Повернулся и пошёл покойно, плавно, как человек, в душе у которого тревог и сомнений нет, да и не было. Складки его рясы лежали строго, неколебимо. Монахи остались посреди двора. Порфирий поглядел вслед игумену, и у глаз старого монаха прорезались морщины, как ежели бы он что-то прикидывал в уме, примеривал, соображал. А настоятель монастыря уплывал дальше и дальше безмятежной, покоящей грузное, сытое тело походкой.
— Кхм, — кашлянул Порфирий и, повернувшись, сказал: — Пошли, однако, похлебаем горячего.
Щи им дали добрые и прямо с пылу — рот обжигало. Хлебали из большой чашки вкруг. Порфирий ел в охотку, даже рукава рясы подвернул. Неожиданно тощий монах спросил:
— А что игумену обсказать хочешь?
И ложка у него в руке застыла, до рта не донёс, ждал ответа. Но Порфирий будто не слышал вопроса, хлебал, не пропуская своей очереди. Щи, видно, по вкусу ему пришлись. И только через время, положив ложку и обметя крошки с бороды, ответил:
— Ты вот хлеб со стола брал и больший кусок ухватил. — Мотнул головой. — Я не сужу. Знаю: оно само собой выходит, что рука больший кусок выбирает. — Улыбнулся скорбно.
У тощего монаха глаза расширились: при чём-де он и кусок? На то Порфирий сказал:
— Москва ныне на многое замахнулась, — вздохнул, — а рука у каждого к себе кусок тянет, к себе… Да тот ещё, что поболее. Вот я всё о том и мыслю. — И опять губы его сложились безрадостно.

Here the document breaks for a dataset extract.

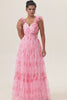 Blush Floral V-Neck Chiffon Long Wedding Guest Dress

Тощий скребнул ложкой о дно чашки, пошлёпал синим ртом, сказал:
— Богохульствуешь. Всё от бога. Богохульствуешь, Порфирий.
И видно было — озлился. Даже хрящеватые уши монаха назад оттянулись, бровь над нездорово заблестевшим глазом прыгала.
Порфирий, отворачивая рукава рясы, ничего не ответил. Степан водил взглядом от одного монаха к другому, и почему-то старый Порфирий был ему ближе, хотя речи его он не понял.
В тот же день, к вечеру, Степана свезли в дальнюю деревеньку к монастырским табунам. Привёзший его монах, передавая мужика с рук на руки табунщику, сказал:
— Игумен велел: пускай пасёт лошадок, как прежде. А там видно будет. — И уехал.
Табунщик повёл Степана в шалаш, крытый корьём и строенный по-татарски — с открытым верхом. В просвет проглядывало сумеречное небо. Посреди шалаша горел костерок, дым струйкой утекал в свод. Наскучавшись без людей и зная, что Степан побывал в самой Москве, табунщик, едва сели к костру, спросил:
— Ну как там?
— А ничего, — устало ответил Степан.
— Но всё же, — добивался табунщик, катнув упрямые желваки на скулах, — небось…
— Царь у нас иной теперь, — сказал Степан, глядя на табунщика поверх костра. — Борис. И царица иная. Мария.